Today maize is the most important staple food crop in Africa. Much of this maize is grown on small farms or individual smallholdings, where farmers are dependent on the seasonal rains to irrigate their crops. A run of droughts can be catastrophic for these farmers, and understanding how global change is impacting water availability is vital if they are to preserve their livelihoods.

With this in mind Lyndon Estes from Princeton University, US, and colleagues studied changes in water availability during the maize growing season between 1979 and 2010. They used a bias-corrected meteorological dataset (using real meteorological station data to remove bias from weather simulations and satellite data) to look at precipitation, evapotranspiration and overall water availability for 20 different maize-growing African countries.

The results show a varied picture across the continent. In Southern Africa, particularly South Africa, maize-growing regions benefited from increased water availability over the period studied.
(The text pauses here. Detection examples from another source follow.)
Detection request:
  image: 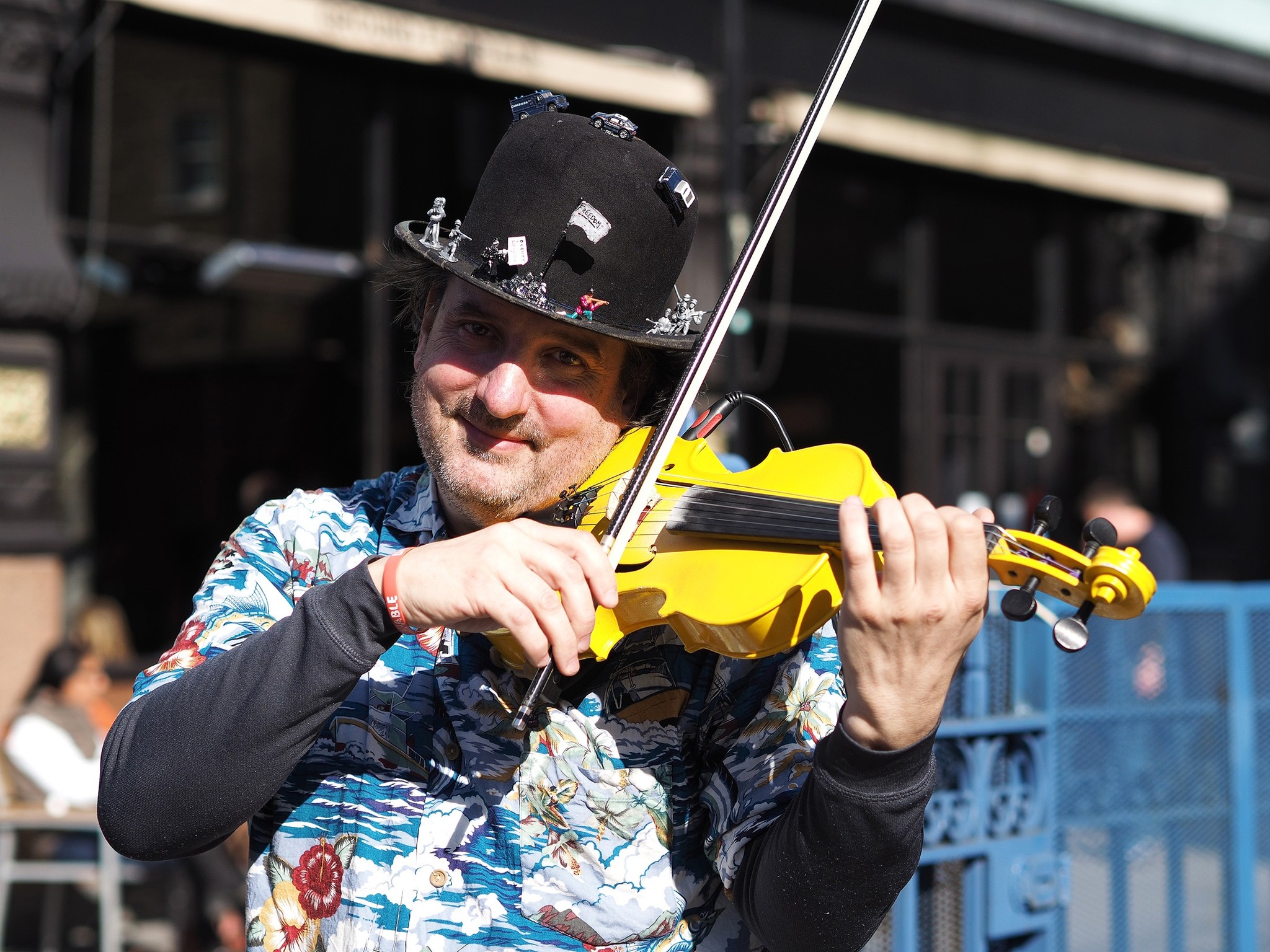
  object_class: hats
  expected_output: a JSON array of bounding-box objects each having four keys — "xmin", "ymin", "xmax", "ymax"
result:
[{"xmin": 386, "ymin": 108, "xmax": 707, "ymax": 351}]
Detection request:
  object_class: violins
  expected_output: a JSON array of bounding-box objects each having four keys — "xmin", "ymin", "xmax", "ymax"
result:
[{"xmin": 484, "ymin": 418, "xmax": 1160, "ymax": 670}]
Reduced evapotranspiration appears to be the driving force in this case, primarily resulting from declining net radiation, and to a lesser extent from increasing vapour pressure and declining temperatures. The reasons for the reduction in net radiation are unclear but may be linked to increased aerosols in the atmosphere or increased cloud cover (or perhaps data error).
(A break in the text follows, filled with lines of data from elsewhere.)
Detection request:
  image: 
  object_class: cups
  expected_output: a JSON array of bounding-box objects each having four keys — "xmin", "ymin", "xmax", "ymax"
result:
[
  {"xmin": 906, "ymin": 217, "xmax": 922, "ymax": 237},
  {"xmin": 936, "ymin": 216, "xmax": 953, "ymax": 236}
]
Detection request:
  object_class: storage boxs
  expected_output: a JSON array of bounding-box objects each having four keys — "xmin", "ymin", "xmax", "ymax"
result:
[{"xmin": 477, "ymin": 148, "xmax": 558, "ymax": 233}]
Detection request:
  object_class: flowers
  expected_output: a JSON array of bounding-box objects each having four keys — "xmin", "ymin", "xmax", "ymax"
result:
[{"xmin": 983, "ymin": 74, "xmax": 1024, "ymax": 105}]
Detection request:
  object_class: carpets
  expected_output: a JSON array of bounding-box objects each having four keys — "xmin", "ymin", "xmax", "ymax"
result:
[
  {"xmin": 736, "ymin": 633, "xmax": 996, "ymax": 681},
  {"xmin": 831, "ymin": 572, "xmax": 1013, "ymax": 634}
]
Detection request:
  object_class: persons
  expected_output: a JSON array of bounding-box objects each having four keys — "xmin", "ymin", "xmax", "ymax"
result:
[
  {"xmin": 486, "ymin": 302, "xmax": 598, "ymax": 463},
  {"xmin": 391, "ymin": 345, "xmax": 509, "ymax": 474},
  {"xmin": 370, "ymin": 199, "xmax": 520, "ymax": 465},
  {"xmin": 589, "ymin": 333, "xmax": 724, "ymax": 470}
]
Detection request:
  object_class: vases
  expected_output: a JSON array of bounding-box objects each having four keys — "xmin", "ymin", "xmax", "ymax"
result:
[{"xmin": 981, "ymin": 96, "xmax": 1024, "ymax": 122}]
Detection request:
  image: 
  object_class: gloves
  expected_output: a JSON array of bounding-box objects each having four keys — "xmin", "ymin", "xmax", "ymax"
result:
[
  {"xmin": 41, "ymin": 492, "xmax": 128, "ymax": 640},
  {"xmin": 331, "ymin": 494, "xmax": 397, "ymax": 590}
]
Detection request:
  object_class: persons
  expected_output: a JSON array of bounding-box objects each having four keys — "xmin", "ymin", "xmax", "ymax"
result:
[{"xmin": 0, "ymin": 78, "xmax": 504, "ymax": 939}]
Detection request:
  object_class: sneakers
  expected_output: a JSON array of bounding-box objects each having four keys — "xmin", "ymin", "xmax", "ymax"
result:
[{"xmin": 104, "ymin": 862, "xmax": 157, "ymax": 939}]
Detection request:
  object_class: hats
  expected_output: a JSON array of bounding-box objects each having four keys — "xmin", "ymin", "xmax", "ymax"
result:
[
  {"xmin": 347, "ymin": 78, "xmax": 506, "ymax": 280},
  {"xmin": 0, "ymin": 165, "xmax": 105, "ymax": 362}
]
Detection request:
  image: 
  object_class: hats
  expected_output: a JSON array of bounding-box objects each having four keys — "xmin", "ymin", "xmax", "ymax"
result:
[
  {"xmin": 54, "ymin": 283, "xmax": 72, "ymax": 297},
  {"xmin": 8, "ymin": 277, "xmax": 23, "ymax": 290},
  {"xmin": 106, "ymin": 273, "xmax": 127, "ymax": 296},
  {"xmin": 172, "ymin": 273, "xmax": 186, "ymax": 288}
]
Estes and his colleagues speculate that an increase in the use of irrigation may also help explain the trend, with respect to the roles of temperature and vapour pressure. “When you irrigate, you increase the water available for evaporation from crop transpiration and the soil surface,” said Estes. “Evaporation has a cooling effect by transferring heat from the state in which we feel it into water vapour. So if you irrigate a large enough area, then it makes sense that this might have a cooling effect.”

Sahelian zone countries in West Africa, along with Ethiopia in East Africa, meanwhile, appear to have benefited from a rebound from the long-term Sahelian drought. How long that recovery will last is not clear, however. “Evidence suggests that the region may alternate between wet and dry states, each of which may persist for decades,” said Estes.

A small number of East African countries, including Tanzania and Malawi, experienced declines in water availability, mostly due to decreased rainfall but also because of an increased demand for water.

Although the results cannot completely explain the changes in maize yields across Africa – factors not included in this study, such as increasing use of technology, political instability and subsidy policies all play a big role – Estes and his colleagues believe that their findings could still help maize farmers plan ahead. “These results can help guide more detailed studies that will give us more understanding of why yields have changed,” he said. “If the changes in water supply prove to be important, then that could guide policy on irrigation and crop variety, for example.” Exactly the kind of information that Tanzanian maize farmers are looking for.

The team reported their study in Environmental Research Letters (ERL) as part of the ERL Focus on African Environmental Processes and Water-Cycle Dynamics.